- igNation - https://ignation.ca -

The Back Story: Part 3 – Robert Czerny

Back Story is a series about some of the regular contributors to igNation. It’s a set of short interviews with writers, their influences, how they go about writing, and what they hope their work for igNation will accomplish. The interviews address their approach to writing in general rather than an exploration of any particular piece they may have authored for the blog.

Each of the participants in the Back Story series was interviewed by Kevin Burns by telephone. He asked each participant the same set of questions, plus a few more based on things that surfaced during their conversation. What follows is an edited version of a much longer conversation.

Because the igNation format has a limited word-count, each of the interviews in this series will include an additional audio component: “To hear more about [whatever the topic might be]: Click here.”

Today, it’s the Ottawa based author and consultant, Robert Czerny. His articles appear regularly in igNation, in the form of observations and reflections on the spirituality of daily life, in addition to some music and poetry. On a recent snowy winter morning, Kevin Burns trudged through the snow to Czerny’s warm and welcoming Czerny home to record the interview that is excerpted here.

Author’s respectful note: Among other things, Robert Czerny is a scholar of philosophy. This means that when responding to one question he offers four or five related possibilities, plus a reflection about their meaning and their linkage. Given the limited space for these articles, there are two brief summaries of the landscape of the answer, followed by a selected kernel of content. (!)

Robert Czerny

KB: Let’s start with a question I’m asking everyone in this series. Can you tell me about the first time you ever saw a work of yours in print? What is that experience like, seeing something you have written actually in print?

SUMMARY NOTE: After providing details – including quotations (from memory) of poetry written when he was thirteen and articles written as a 19-year old student at Loyola College, RC gave other more recent examples of encountering his name in print, including this:

He was walking home from college one evening in November, in the rain, and there in the wet gutter was a copy of the student newspaper which that day had featured an article about him. There was a large footprint across his name in the headline. “A glorious affirmation. But at least they spelled the name correctly.” And then said this:

RC:  The published work in my past that I identify with most strongly is that of Paul Ricoeur, the very important French philosopher, who asked me to translate a book of his into English. It was published by Toronto University Press (The Rule of Metaphor, 1977) and I was very proud of that.

I have a very nice copy of the French original, from Ricoeur, which he sent me and dedicated to his “fine translator and good friend.” One of Ricoeur’s sentences has something to do with translators being the heroes on the frontiers of inter-cultural understanding, and I do believe that this really is the case.

KB: Translating and writing are central to you work. Tell me about how you understand those very different roles.

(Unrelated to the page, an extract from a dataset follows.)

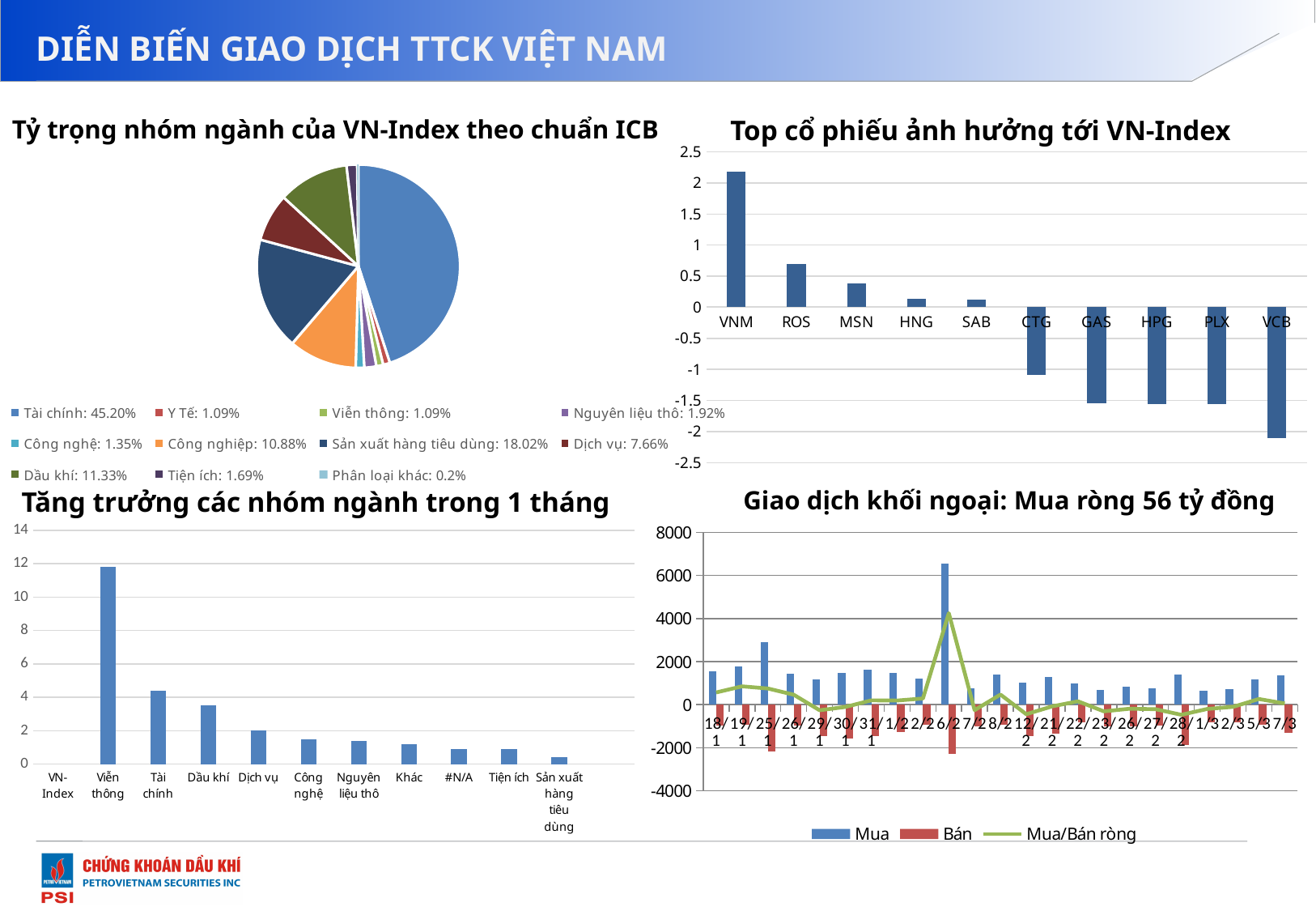
In the chart 'Tăng trưởng các nhóm ngành trong 1 tháng', which sector has the highest growth? Viễn thông In the chart 'Top cổ phiếu ảnh hưởng tới VN-Index', how many stocks are shown? 10 In the chart 'Top cổ phiếu ảnh hưởng tới VN-Index', which stock has the highest value? VNM In the chart 'Top cổ phiếu ảnh hưởng tới VN-Index', is the value for VNM greater or less than 2? greater In the pie chart 'Tỷ trọng nhóm ngành của VN-Index theo chuẩn ICB', which is larger, Công nghiệp or Dầu khí? Dầu khí In the pie chart 'Tỷ trọng nhóm ngành của VN-Index theo chuẩn ICB', what share does Sản xuất hàng tiêu dùng have? 18.02% In the pie chart 'Tỷ trọng nhóm ngành của VN-Index theo chuẩn ICB', how many sectors are listed in the legend? 11 In the pie chart 'Tỷ trọng nhóm ngành của VN-Index theo chuẩn ICB', what share does Tài chính have? 45.20% In the chart 'Top cổ phiếu ảnh hưởng tới VN-Index', which stock has the lowest value? VCB In the chart 'Tăng trưởng các nhóm ngành trong 1 tháng', is the value for Viễn thông greater or less than 10? greater In the chart 'Giao dịch khối ngoại: Mua ròng 56 tỷ đồng', how many series does the legend list? 3 In the pie chart 'Tỷ trọng nhóm ngành của VN-Index theo chuẩn ICB', which sector has the largest share? Tài chính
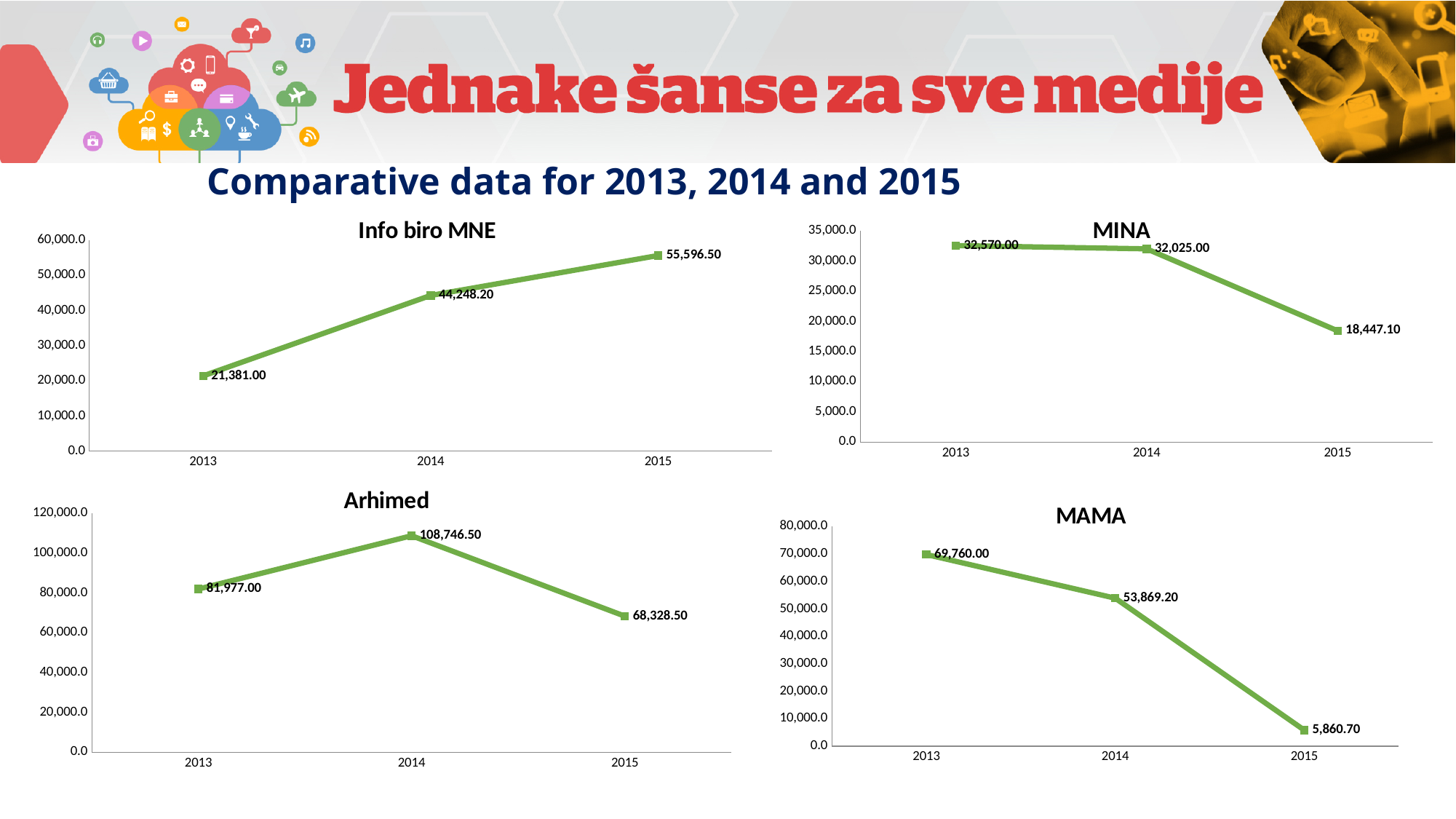
In the MAMA chart, what is the value for 2013? 69,760.00 In the MAMA chart, which year has the lowest value? 2015 In the Arhimed chart, what is the value for 2014? 108,746.50 How many data points are plotted in the MINA chart? 3 In the Info biro MNE chart, do the values rise or fall from 2013 to 2015? rise In the Info biro MNE chart, what is the difference between the 2015 and 2013 values? 34,215.50 In the Arhimed chart, which year has the highest value? 2014 In the MINA chart, which is larger, the value for 2013 or the value for 2015? 2013 In the Info biro MNE chart, what is the value for 2015? 55,596.50 What kind of chart is the Arhimed chart? line chart In the MINA chart, what is the value for 2015? 18,447.10 In the MAMA chart, what is the difference between the 2013 and 2015 values? 63,899.30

RC:  There’s a family side to this story. My parents were in their 30s when they arrived here in Canada. There were all kinds of language struggles. My mother had taken some English lessons and my father had almost none. The experience of being in a multilingual household (mostly Czech and German with some English, in addition to some Hungarian, Polish, and French – but only when certain people showed up – made you sensitive to language as an issue.

Anton Chekhov. Source: playgoogle.com

It made it clear that there are also many different emotions that surface with different words. ‘Comfortable’ in English is not the same as ‘gemütlich’ in German. And you certainly ‘smell’ different things in different languages.

Growing up searching for the right word and the right way to talk or write something meant that I often tell people that my mother-tongue is “Broken English” because I was only 7-months old when my parents arrived here and it became such an issue for them to learn English as quickly as they could. This is why Scrabble became a family pastime because it helped my parents to learn more English.

KB: Can you tell who the writers are who have influenced you most?

Summary Note: RB began the list with authors of animal stories (Jack London etc.) before moving on to two other American authors: the philosopher Martha Nussbaum and the social psychologist Jonathan Haidt. In between, in his teen years there was Dostoyevsky, but he says that he later regretted being influence by that work because of its pessimistic outlook. The the skies brightened when…

In recent years my great passion has been Anton Chekhov – his stories. I’ve gone through them twice and I’m now on my third reading of them. I really believe that Chekhov’s is the quintessential secular humanist reading of what it means to be a truly good human being. To me, you know, it’s if you want: read the gospels, but if you don’t want to read the gospels then read Chekhov.

[To hear Robert Czerny make a direct link between the work of Chekhov and the words of Pope Francis, click HERE.

https://ignation.ca/wp-content/uploads/2018/02/Clip-1-Czerny.mp3 [1]

KB: What’s your bedside reading these days?

RC: It’s a combination of manias and assignments, including some stuff that my brother, Michael [also a contributor to igNation] has sent me, asking for ideas and suggestions for a homily. There’s also books and essays on humour for a discussion group that I’m part of. This year’s topic is humour and I have three more session to plan for it.

Source: audible.com.au

Then there’s some stuff that relates to ethics which is also work related. It’s this kind of reading that also leads me to various odd-ball things, like At the Existentialist Café: Freedom, Being, and Apricot Cocktails by the British author Sarah Bakewell.